Fortuity - Canadian Insurance News and Trends - May 2025

Court decision highlights risk of implied waiver in bad faith insurance litigation

The Supreme Court of British Columbia’s recent decision in Pacific Sands Beach Resort Ltd. v. Co-Operators General Insurance, 2025 BCSC 858, serves as a cautionary reminder to insurers facing bad faith claims: selectively waiving privilege—even over seemingly innocuous or helpful documents—can result in a much broader, unintended waiver.

In Pacific Sands, the insured owner of a property in Tofino, filed a claim under a course of construction insurance policy. The insurer denied coverage, prompting the insured to sue for breach of contract and bad faith in the handling of the first-party loss.

During the litigation, the insurer voluntarily waived privilege over 454 documents, hoping to avoid a document disclosure application. The insured responded by arguing that the waiver extended not only to the disclosed documents but to the broader subject matter they addressed. The plaintiffs sought production of all documents relating to what they broadly described as “the plaintiffs’ claim for coverage under the policy of insurance.”

The Court agreed with the insured, holding that the insurer had impliedly waived privilege over the subject matter of the 454 documents for two key reasons. First, the selective waiver of the 454 documents created an implied waiver over their subject matter to ensure fairness and consistency. Second, the insurer had put its state of mind in issue in defending the bad faith claim, which precluded it from shielding related privileged communications.

On the issue of selective waiver, the Court held that fairness required the production of all documents covering the same subject matter to prevent the insurer from "cherry-picking" favourable communications while withholding others.

On the state of mind defence, the Court found that:

  1. The privileged materials were disclosed in response to the bad faith allegations;
  2. The documents were capable of proving or disproving material facts at issue;
  3. They related directly to how the insurer assessed the insured’s coverage claim; and
  4. The insurer’s representative confirmed at discovery that legal advice was at least partially relied upon in the claim’s assessment.

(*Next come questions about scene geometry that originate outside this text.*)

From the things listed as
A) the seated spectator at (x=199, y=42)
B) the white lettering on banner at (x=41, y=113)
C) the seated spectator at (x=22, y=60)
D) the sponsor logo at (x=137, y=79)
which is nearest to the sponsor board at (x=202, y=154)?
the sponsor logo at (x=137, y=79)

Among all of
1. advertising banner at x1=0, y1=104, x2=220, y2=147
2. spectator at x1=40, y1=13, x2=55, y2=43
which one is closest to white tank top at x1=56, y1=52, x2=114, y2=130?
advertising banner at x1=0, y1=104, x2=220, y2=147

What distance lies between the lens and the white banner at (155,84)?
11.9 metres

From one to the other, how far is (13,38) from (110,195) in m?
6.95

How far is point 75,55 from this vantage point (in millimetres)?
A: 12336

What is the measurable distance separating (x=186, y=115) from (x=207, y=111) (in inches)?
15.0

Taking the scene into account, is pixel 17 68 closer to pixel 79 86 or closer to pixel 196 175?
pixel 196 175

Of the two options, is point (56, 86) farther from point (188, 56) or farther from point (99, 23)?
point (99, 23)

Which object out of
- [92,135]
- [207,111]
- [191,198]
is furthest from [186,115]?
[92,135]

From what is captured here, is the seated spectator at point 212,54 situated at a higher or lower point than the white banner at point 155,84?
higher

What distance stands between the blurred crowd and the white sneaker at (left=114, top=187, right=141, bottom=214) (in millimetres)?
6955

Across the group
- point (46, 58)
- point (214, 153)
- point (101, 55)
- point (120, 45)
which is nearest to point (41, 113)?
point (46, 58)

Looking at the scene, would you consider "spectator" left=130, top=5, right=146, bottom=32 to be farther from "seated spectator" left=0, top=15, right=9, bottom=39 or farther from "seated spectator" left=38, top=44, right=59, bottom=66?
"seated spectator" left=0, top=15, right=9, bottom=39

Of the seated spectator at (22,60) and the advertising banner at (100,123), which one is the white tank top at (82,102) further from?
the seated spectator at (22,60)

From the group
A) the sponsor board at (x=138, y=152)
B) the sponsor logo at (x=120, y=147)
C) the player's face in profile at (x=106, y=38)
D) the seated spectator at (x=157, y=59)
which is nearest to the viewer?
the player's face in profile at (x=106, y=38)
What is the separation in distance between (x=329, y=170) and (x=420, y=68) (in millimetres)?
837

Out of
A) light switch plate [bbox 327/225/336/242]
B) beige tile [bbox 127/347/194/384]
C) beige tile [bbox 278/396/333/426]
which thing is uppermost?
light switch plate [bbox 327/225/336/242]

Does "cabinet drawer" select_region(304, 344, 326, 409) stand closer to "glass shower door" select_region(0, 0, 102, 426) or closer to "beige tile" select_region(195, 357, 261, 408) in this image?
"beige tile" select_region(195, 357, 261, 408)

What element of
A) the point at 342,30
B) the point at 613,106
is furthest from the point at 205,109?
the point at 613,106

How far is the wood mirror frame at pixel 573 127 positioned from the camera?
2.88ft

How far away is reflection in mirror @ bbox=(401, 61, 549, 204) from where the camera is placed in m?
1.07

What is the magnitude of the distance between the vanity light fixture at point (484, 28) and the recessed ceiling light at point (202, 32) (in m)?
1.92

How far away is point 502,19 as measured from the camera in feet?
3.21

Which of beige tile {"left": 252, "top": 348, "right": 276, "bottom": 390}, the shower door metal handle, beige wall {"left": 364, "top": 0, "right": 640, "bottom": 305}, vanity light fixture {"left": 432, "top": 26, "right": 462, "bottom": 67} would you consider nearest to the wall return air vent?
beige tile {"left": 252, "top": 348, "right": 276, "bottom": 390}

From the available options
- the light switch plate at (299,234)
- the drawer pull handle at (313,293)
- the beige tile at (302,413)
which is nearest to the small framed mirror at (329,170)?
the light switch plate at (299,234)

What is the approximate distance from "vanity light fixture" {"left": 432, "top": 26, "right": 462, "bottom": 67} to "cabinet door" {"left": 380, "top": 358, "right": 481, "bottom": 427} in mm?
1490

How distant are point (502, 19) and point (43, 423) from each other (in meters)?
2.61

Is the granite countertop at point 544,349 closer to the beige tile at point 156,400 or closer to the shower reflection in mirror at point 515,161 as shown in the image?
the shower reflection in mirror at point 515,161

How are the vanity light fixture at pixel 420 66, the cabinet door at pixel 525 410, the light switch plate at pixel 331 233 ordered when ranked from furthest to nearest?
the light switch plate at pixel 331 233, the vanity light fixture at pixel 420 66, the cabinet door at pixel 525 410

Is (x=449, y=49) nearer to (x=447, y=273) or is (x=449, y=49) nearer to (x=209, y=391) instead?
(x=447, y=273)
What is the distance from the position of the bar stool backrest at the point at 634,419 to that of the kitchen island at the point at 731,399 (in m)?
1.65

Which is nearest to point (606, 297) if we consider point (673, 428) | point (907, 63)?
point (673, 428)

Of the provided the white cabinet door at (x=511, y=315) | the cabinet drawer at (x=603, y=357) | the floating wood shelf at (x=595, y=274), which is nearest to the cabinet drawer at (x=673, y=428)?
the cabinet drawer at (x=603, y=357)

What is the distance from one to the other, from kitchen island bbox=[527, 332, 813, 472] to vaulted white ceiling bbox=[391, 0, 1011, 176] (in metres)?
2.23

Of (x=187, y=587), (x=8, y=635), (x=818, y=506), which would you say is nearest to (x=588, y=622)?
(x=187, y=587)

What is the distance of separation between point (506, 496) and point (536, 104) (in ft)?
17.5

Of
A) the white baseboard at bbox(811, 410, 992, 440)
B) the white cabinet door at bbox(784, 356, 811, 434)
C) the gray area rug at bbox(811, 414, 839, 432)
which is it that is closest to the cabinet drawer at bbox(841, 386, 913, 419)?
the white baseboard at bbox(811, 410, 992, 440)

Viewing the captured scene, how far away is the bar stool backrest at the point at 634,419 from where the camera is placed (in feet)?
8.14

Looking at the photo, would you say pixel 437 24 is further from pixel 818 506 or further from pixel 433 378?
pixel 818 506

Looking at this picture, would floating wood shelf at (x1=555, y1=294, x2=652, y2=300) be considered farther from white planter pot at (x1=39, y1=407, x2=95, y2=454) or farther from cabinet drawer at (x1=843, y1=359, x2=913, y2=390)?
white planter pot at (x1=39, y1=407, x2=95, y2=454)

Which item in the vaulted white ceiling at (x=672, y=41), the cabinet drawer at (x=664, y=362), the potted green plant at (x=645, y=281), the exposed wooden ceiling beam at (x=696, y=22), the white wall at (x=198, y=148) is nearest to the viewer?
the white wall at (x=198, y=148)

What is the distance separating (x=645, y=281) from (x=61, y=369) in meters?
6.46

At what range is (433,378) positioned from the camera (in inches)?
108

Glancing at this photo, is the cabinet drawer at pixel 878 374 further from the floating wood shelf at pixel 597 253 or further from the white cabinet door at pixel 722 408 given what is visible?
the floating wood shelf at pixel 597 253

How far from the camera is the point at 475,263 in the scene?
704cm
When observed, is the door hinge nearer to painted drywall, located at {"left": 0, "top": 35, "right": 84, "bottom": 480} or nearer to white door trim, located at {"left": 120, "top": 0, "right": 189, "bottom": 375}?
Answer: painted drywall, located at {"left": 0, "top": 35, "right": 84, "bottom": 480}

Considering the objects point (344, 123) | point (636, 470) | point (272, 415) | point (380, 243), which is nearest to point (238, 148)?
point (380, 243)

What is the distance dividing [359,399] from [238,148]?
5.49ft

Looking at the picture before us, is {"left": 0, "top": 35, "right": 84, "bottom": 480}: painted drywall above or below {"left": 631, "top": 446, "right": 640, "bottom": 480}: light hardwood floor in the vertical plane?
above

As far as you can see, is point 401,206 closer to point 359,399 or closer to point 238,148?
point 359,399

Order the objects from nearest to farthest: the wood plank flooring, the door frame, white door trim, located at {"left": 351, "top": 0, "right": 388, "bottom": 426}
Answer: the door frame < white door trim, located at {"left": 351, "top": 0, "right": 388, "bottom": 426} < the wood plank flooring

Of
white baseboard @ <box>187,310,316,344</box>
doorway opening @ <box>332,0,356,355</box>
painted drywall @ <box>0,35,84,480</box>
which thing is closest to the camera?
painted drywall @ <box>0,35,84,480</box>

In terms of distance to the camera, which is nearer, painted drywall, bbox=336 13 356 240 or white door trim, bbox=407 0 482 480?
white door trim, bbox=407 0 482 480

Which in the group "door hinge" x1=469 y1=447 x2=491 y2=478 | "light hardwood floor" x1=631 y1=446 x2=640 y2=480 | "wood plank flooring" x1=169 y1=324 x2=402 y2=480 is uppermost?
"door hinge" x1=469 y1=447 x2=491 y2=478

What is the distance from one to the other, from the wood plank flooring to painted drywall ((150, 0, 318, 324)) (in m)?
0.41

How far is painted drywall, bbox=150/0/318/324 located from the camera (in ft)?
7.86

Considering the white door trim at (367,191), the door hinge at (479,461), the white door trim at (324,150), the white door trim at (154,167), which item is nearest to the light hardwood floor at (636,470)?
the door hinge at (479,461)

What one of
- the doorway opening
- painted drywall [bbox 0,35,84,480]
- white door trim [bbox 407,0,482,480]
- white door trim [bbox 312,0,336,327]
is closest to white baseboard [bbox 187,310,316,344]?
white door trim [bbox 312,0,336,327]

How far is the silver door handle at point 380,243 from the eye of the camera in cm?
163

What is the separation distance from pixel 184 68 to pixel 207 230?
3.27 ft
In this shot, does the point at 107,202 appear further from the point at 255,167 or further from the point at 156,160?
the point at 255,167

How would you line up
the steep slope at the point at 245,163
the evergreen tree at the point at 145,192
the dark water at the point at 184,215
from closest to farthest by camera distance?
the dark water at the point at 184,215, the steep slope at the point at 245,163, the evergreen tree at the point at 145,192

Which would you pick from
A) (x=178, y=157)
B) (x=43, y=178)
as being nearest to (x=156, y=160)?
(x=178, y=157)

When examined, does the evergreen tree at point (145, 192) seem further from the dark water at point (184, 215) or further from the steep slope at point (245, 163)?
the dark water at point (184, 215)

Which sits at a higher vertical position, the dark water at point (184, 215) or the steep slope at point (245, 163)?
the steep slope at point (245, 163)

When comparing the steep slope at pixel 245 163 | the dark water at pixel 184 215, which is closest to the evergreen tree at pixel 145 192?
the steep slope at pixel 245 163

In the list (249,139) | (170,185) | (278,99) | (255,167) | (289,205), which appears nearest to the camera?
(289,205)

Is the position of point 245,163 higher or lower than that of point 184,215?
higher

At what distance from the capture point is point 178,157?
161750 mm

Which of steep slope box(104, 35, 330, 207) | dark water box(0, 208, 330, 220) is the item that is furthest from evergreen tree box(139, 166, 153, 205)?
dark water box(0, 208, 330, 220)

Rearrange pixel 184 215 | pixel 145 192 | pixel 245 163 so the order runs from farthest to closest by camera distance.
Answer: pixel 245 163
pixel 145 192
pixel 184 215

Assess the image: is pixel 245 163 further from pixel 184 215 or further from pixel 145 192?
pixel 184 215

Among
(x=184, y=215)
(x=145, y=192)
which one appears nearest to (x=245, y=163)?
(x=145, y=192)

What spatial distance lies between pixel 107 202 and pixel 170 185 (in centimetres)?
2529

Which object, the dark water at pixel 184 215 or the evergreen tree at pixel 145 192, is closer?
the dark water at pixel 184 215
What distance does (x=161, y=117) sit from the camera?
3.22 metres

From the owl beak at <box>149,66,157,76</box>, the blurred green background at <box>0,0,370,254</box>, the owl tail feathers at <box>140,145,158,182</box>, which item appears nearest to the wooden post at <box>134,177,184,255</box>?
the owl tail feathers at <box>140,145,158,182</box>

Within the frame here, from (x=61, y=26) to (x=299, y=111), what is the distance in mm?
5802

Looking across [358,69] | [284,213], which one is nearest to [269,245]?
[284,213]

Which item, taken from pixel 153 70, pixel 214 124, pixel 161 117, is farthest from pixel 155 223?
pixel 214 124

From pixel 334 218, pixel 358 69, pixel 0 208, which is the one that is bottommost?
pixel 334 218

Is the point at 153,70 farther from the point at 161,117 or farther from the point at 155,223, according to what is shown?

Together, these elements supported an implied waiver of privilege over the broader subject matter.

Pacific Sands underscores the importance for insurers of carefully guarding privileged materials in bad faith litigation. Even if disclosure may appear strategically advantageous in the short term, protecting privilege may be the wiser long-term risk management strategy.

Insurers can also mitigate the risk of broad disclosure by seeking to bifurcate the bad faith and breach of contract claims—allowing the contract claim to proceed first. If the insured fails to prove a breach of the policy, any claim for bad faith (and the accompanying disclosure risks) may become moot.